1. The apostle quotes one of their own writers. One of themselves, even a prophet, or poet, of their own, Epimenides, said, the Cretans are always liars, peculiarly addicted to this sin; evil beasts, ravenous, gluttonous, and insatiate in their appetites; slow bellies, luxurious and indolent; and this witness is true, it is their just character.

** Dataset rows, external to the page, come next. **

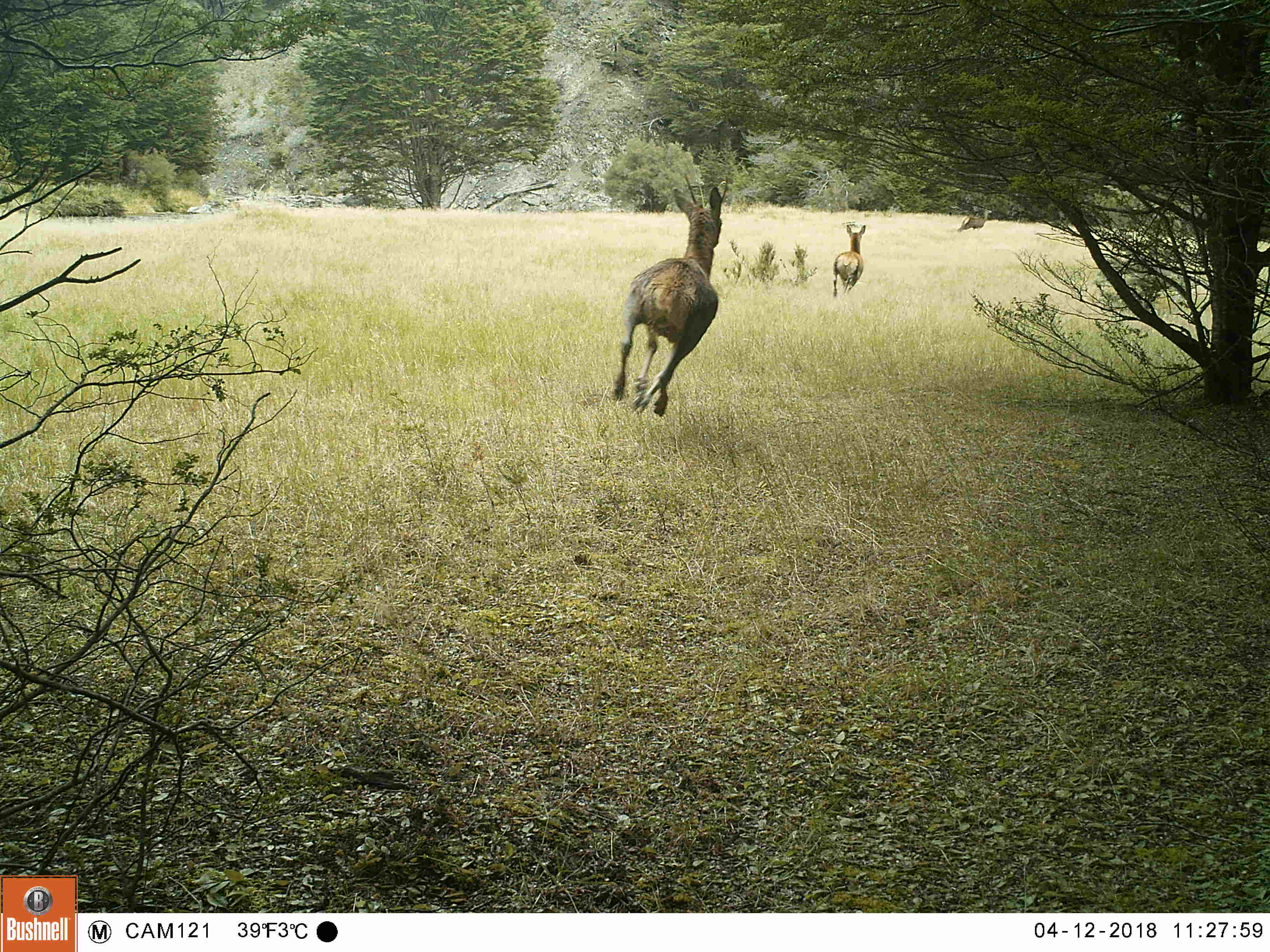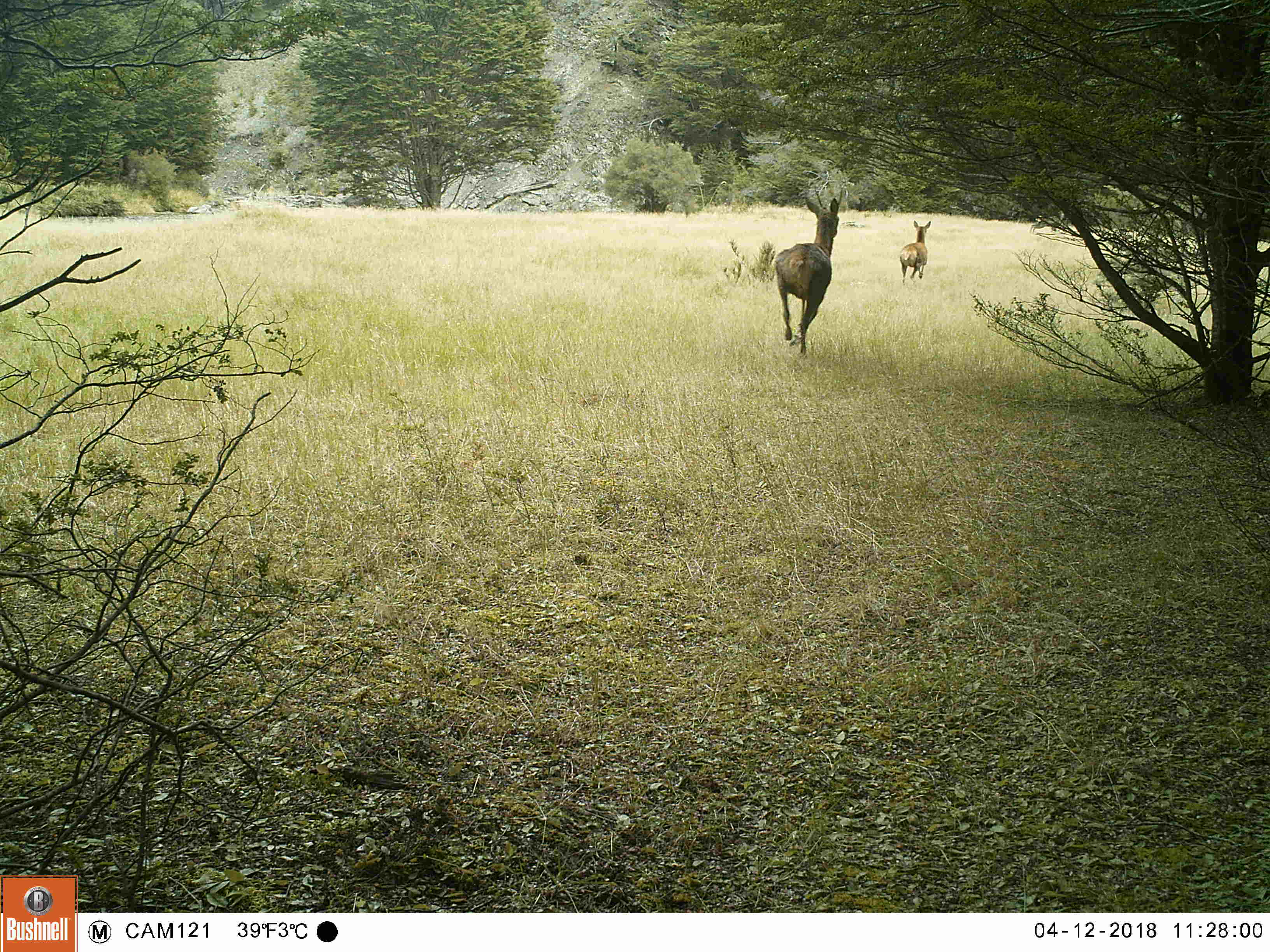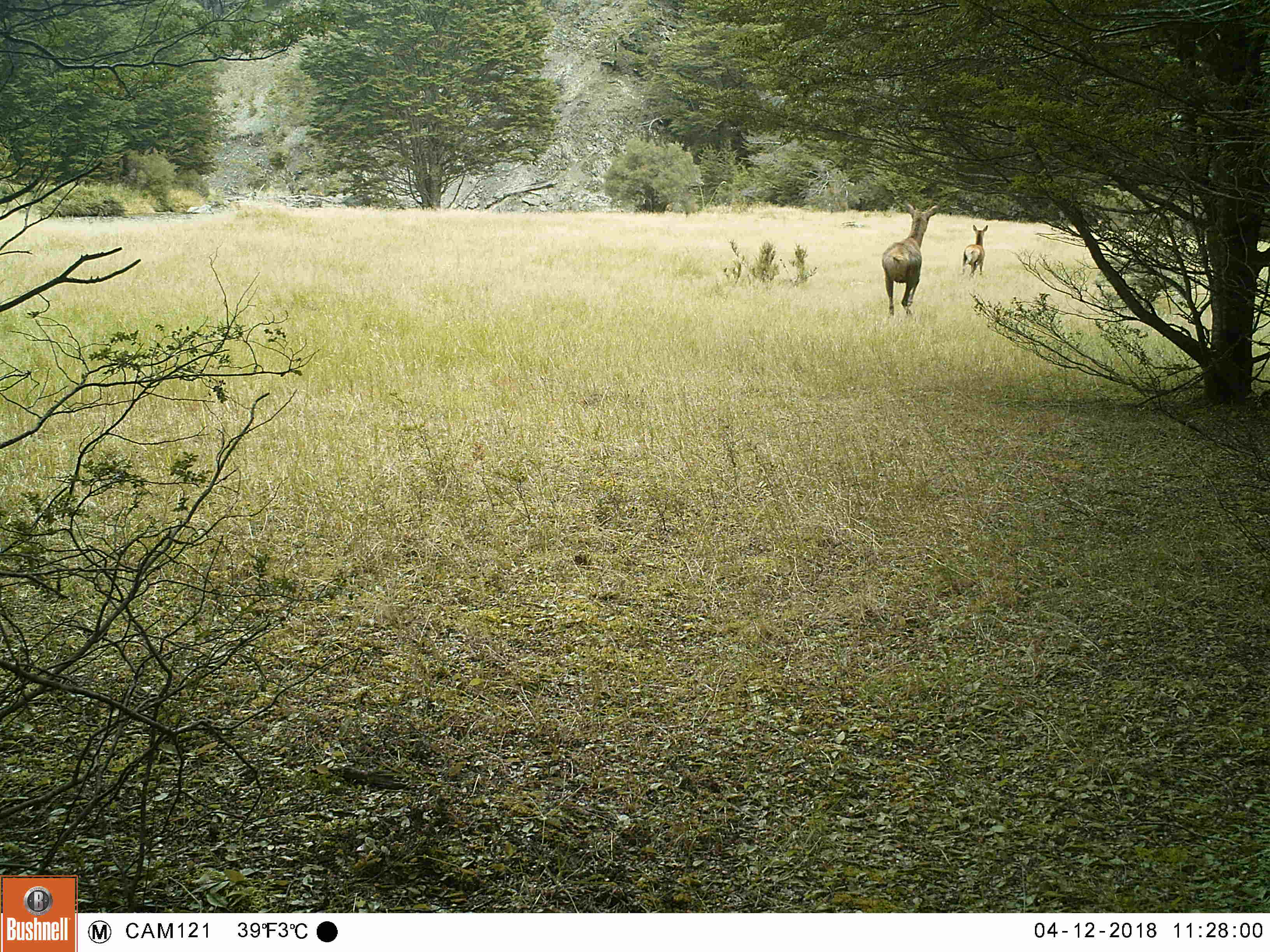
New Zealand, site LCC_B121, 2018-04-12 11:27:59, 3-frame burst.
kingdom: Animalia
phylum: Chordata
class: Mammalia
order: Artiodactyla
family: Cervidae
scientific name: Cervidae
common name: deer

Wherefore,
2. Rebuke them sharply; such scandalous deeds required severe and cutting remonstrances, that, their sins and danger being set before them, they may be sound in the faith, warned by these rebukes of others to be more watchful, or recovered from such grievous backsliding; not giving heed to Jewish fables, and commandments of men, the ridiculous legends and vain traditions of those Judaizing teachers, that turn from the truth, apostates themselves, and labouring to pervert the faith of others, and to adulterate the blessed gospel of grace, by enforcing upon the conscience the abrogated rites of the Mosaical law. Unto the pure all things are pure, and no ceremonial uncleanness is contracted by the touch or taste of things forbidden by the Levitical institutions: but unto them that are defiled, by the reigning impurity of their hearts and lives, and unbelieving, destitute of faith in Jesus, there is nothing pure, all they do and say is abominable in the sight of God; but even their mind and conscience is defiled, and, when the fountain is thus polluted, every stream which flows from it must needs be foul. They profess indeed that they know God, and make great boasts of their wisdom; but in works they deny him, and act as infidels, being abominable in their spirit and conduct, disobedient to all God's holy laws as well as enemies to his gospel, and, in short, unto every good work reprobate, unfit and unable for, as well as disinclined to, the practice of them. Note; (1.) Stubborn sinners call for severe rebuke. Lenity, where the knife is required, is real cruelty to the patient. (2.) The best preservative against the wiles of deceivers, is being sound in the faith. They who are firmly grounded on Christ, will not easily be shaken. (3.) They who are destitute of right principles, must necessarily err in all their conduct: every thing they do, even what is in itself right, as to the matter and deed itself, becomes sin to them, because it proceeds from wrong principles, and is directed to wrong ends. (4.) It is not sounding professions, but holy lives, which characterize real Christians. Non magna loquimur, sed vivimus, "We speak not, but live, great things."